A functorial filtration on the integral homology of an Abelian group \(B\) such that the associated graded pieces are the values at \(B\) of the left derived functors \(L_i\Lambda^j(-,0)\) of the exterior algebra functors \(\Lambda^j\) is constructed. It is shown that \(L_i\Lambda^j(B,0)\) is isomorphic to the group of elements in \(\text{Tor}_i(B,\underset {j}\ldots,B)\) which are anti-invariant under the natural action of the symmetric group \(\Sigma_j\). A presentation of particular interest is given for the groups \(L_{i-1}\Lambda^j(B,0)\) which are natural generalizations of the group \(\Omega B\) introduced by Eilenberg-MacLane. Finally, this is illustrated by a functorial description of the integral homology in degrees \(\leq 5\) of an Abelian group \(B\) which sheds a new light on some computations of \(H_i(B)\) made by Hamsher for all \(i\). Here are some of the main results: Theorem 4.7. For each \(q>0\) and for all integers \(i\), the map \(L_ij_B^q\colon L_i\Lambda^qB\to\text{Tor}_i(B,\ldots,B)\) induced by \(L_ij_B^q\colon L_i\Lambda^qB\to B\otimes_L\cdots\otimes_LB\) is injective and determines an isomorphism \(L_i\Lambda^qB\to\text{Tor}_i(B,\ldots,B)^{\Sigma_q^\varepsilon}\) between \(L_i\Lambda^qB\) and that portion of \(\text{Tor}_i(B,\ldots,B)\) which is anti-invariant under the permutation action of the symmetric group \(\Sigma_q\). Theorem 5.12. For every integer \(q>0\), the map \(\lambda^q\) is an isomorphism onto the torsion part of \(L_{q-1}\Lambda^q(B,0)\).

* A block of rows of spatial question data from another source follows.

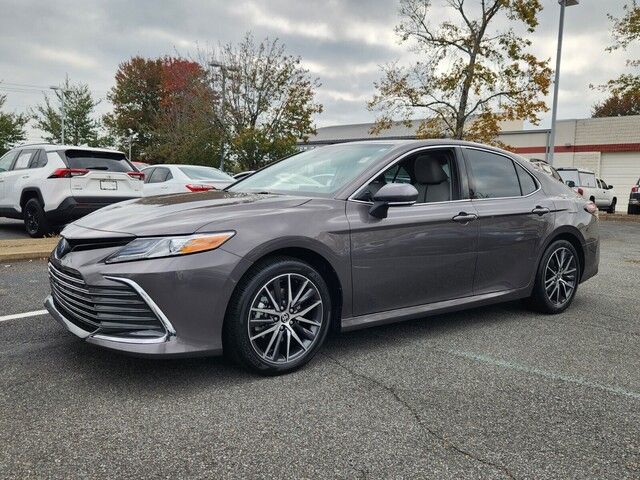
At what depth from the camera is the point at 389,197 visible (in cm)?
359

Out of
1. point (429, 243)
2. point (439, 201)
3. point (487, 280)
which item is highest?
point (439, 201)

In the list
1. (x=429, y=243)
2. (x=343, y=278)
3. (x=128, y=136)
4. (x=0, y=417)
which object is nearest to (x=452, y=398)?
(x=343, y=278)

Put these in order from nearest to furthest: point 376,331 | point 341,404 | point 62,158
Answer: point 341,404 → point 376,331 → point 62,158

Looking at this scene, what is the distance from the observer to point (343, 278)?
3.55 meters

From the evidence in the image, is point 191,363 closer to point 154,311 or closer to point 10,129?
point 154,311

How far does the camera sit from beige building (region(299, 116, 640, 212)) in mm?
31208

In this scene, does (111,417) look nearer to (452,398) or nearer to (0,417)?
(0,417)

Furthermore, \(\lambda^q\) induces for every \(\nu\) an isomorphism \(\lambda^q\colon\lim_{J_k}\Gamma_q(_nB)\to_\nu\Omega_qB\) between the corresponding limit over the full subsystem \(J_\nu\) of \(J\) in which all integers \(s\) and \(n\) divide \(\nu\), and the \(\nu\)-torsion subgroup of \(\Omega_qB\).